Près de Nîmes, on produisait autrefois des scourtines, de gros tapis en fibre de coco utilisés pour compresser les olives dans la fabrication de l’huile. Aujourd’hui, certaines scourtineries utilisent cette fibre végétale naturelle pour fabriquer des voiles d’ombrage, destinées à couvrir des espaces publics, des pergolas ou d’autres installations.

Ce savoir-faire local implique toutefois une dimension économique. Un mètre carré de textile locaux en coco ou en genêt peuvent coûter jusqu’à dix fois plus chers qu’un mètre carré de polyester fabriqué en Chine. Mais au-delà du coût, c’est important de dire que ces textiles racontent une histoire. Comme dans le cas du « ciel de rues » de Rennes, une rue ombragée avec du textile devient une exposition, une attraction pour des dizaines de milliers de personnes.
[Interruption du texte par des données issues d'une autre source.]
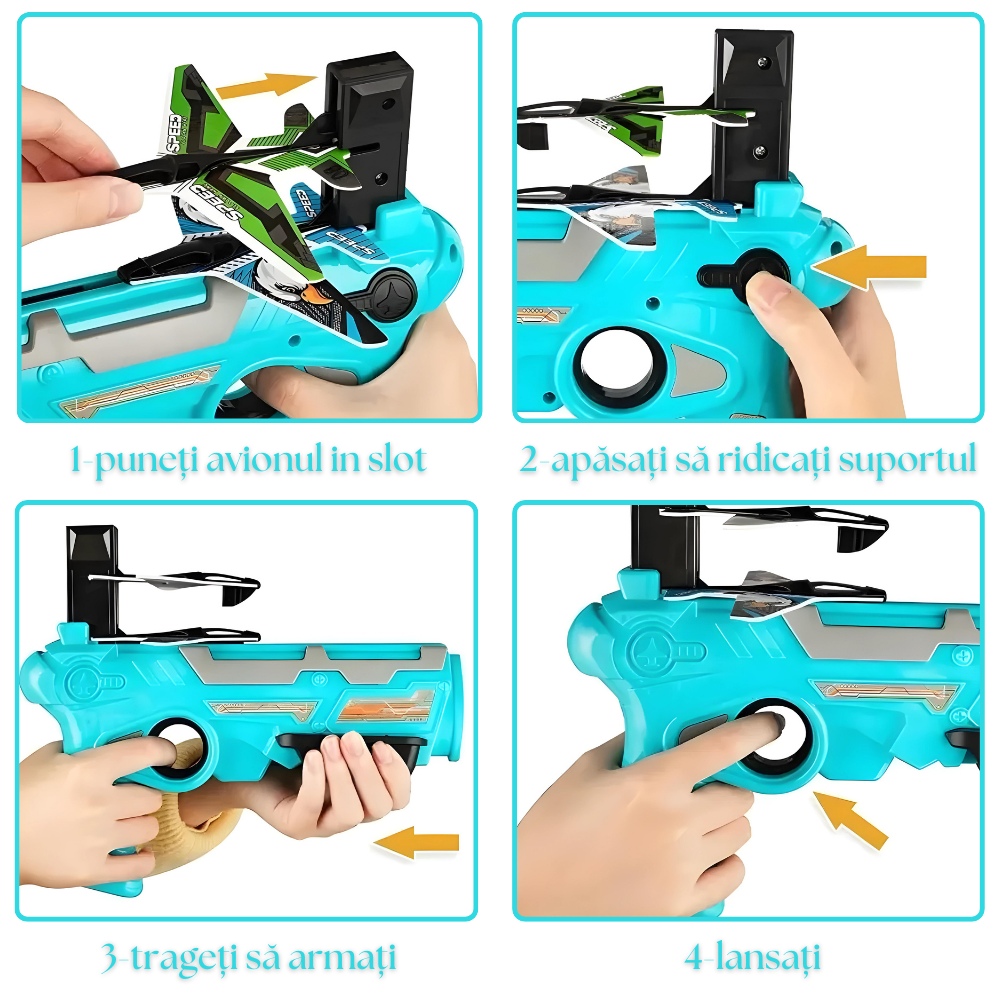 SPEED

SPEED

SPEED

1-puneți avionul in slot

2-apăsați să ridicați suportul

3-trageți să armați

4-lansați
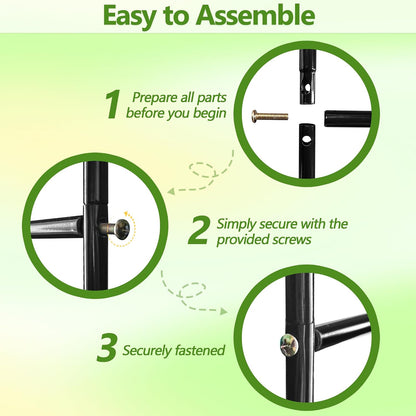 Easy to Assemble

1 Prepare all parts before you begin

2 Simply secure with the provided screws

3 Securely fastened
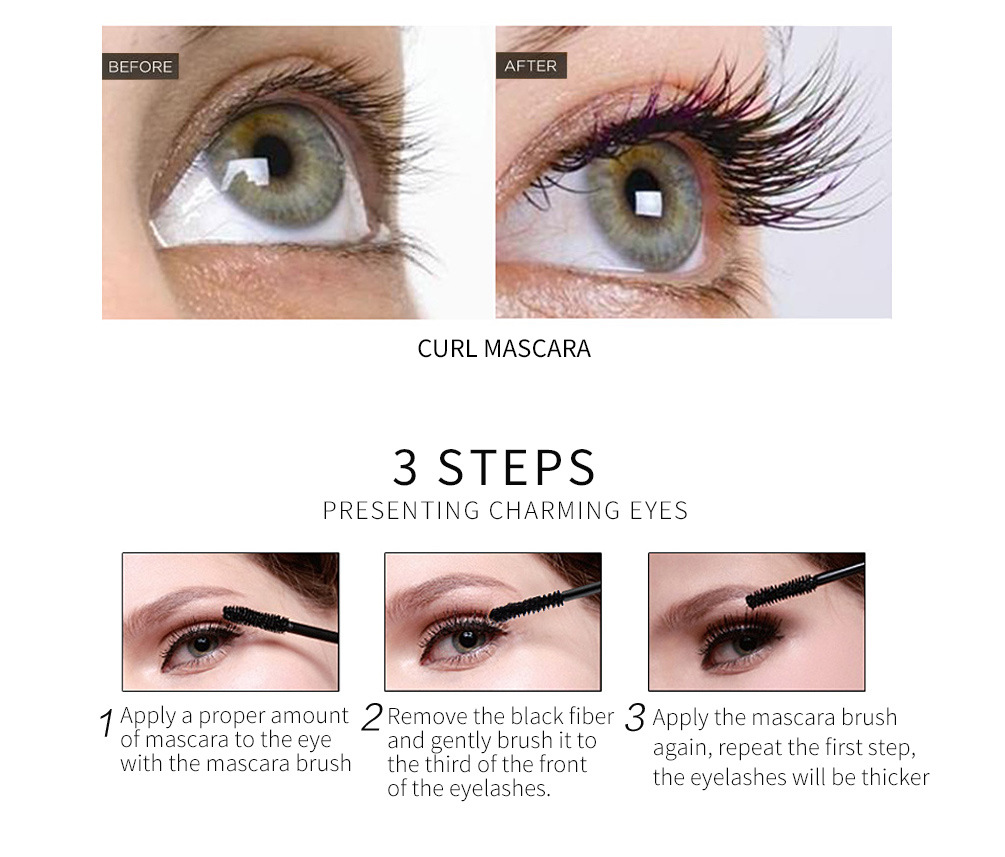 BEFORE

AFTER

CURL MASCARA

3 STEPS

PRESENTING CHARMING EYES

1 Apply a proper amount of mascara to the eye with the mascara brush

2 Remove the black fiber and gently brush it to the third of the front of the eyelashes.

3 Apply the mascara brush again, repeat the first step, the eyelashes will be thicker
Et pourquoi pas tout simplement planter des arbres qui au-delà de l’ombrage contribue au stockage de CO2 et à la biodiversité ?
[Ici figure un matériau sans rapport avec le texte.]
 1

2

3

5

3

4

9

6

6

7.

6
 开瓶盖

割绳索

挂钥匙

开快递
Oui, l’arbre reste indispensable mais le milieu urbain n’est pas souvent favorable à sa croissance. Un arbre a besoin d’espace racinaire et aérien pour se développer, et impose des contraintes d’entretien, comme l’arrosage ou le ramassage des feuilles. Pour moi, il n’y a pas d’opposition entre arbres et voiles d’ombrage, ils sont complémentaires.

L’un des avantages des voiles est de fournir un ombrage immédiat. Là où un arbre mettra 10 à 15 ans pour atteindre sa taille adulte et offrir une protection solaire suffisamment généreuse. On peut donc également envisager les voiles comme une solution temporaire pour compenser la jeunesse des arbres, jusqu’à ce qu’ils atteignent leur pleine maturité.

A quoi ressemblerait la ville “habillée” de demain ?

Une « rue habillée » en été ressemblerait à certains souks, où les textiles et voiles suspendus créent des espaces très colorés et ombragés. Les façades des bâtiments seraient masquées par les voiles en été et réapparaîtraient en hiver. Un rythme saisonnier s’installerait avec les textiles à l’extérieur en été et à l’intérieur en hiver. Le grand ménage saisonnier pourrait devenir un rituel biannuel où l’on rangerait et sortirait les textiles. Cela raconte une ville qui est construite en épaisseurs successives que l’on enlève et l’on remet.